═══ AUSZUG ═══

Wie arbeiten wir in der Zukunft? Arbeiten wir Montag bis Freitag von 9 bis 17 Uhr im Büro für genau einen Arbeitgeber – oder wandelt sich die Welt hin zu neuen, flexibleren Arbeitsmodellen?
Zunehmend lässt sich beobachten, wie flexibles Arbeiten Einzug in aktuelle Arbeitsarrangements findet: Es gibt beispielsweise Gleitzeit-Modelle, Homeoffice-Vereinbarungen, Projekte mit externen Mitarbeitenden – die Liste an aktuellen Arbeitsarrangements ist lang und diese lassen sich teilweise beliebig kombinieren. Manche Vereinbarungen sind im gesamten Unternehmen eingeführt worden, manche gelten nur für bestimmte Projekte und wieder andere nur für einzelne Mitarbeitende.

═══

### ZU BEARBEITEN
1. Extrahiere aus dem Auszug den Wortlaut von „Wie arbeiten wir“ bis „für einzelne Mitarbeitende.“.
2. Welche aktuellen Arbeitsarrangements führt der Auszug als Beispiele an?

═══ QUELLENAUSZUG ═══

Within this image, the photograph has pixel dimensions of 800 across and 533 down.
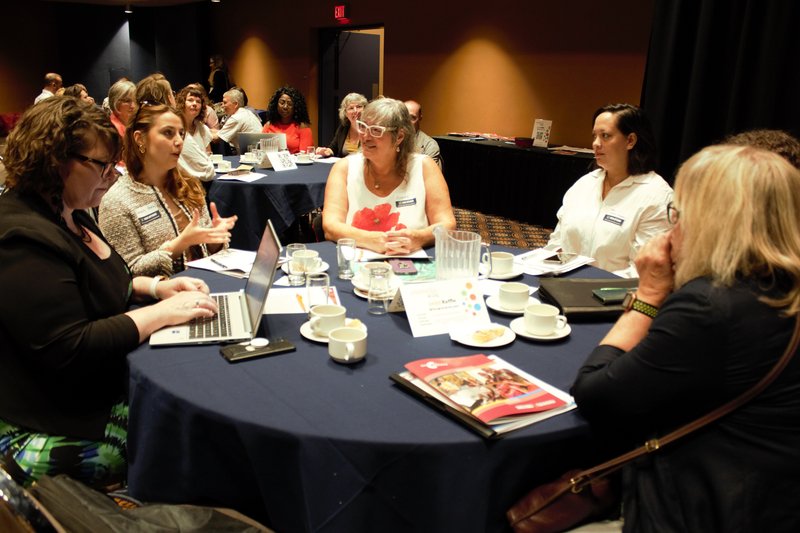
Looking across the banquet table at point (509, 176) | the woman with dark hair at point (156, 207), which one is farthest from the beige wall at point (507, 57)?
the woman with dark hair at point (156, 207)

═══

### ERGEBNISSE JE AUFGABE
1.
Wie arbeiten wir in der Zukunft? Arbeiten wir Montag bis Freitag von 9 bis 17 Uhr im Büro für genau einen Arbeitgeber – oder wandelt sich die Welt hin zu neuen, flexibleren Arbeitsmodellen?
Zunehmend lässt sich beobachten, wie flexibles Arbeiten Einzug in aktuelle Arbeitsarrangements findet: Es gibt beispielsweise Gleitzeit-Modelle, Homeoffice-Vereinbarungen, Projekte mit externen Mitarbeitenden – die Liste an aktuellen Arbeitsarrangements ist lang und diese lassen sich teilweise beliebig kombinieren. Manche Vereinbarungen sind im gesamten Unternehmen eingeführt worden, manche gelten nur für bestimmte Projekte und wieder andere nur für einzelne Mitarbeitende.

2.
- Gleitzeit-Modelle
- Homeoffice-Vereinbarungen
- Projekte mit externen Mitarbeitenden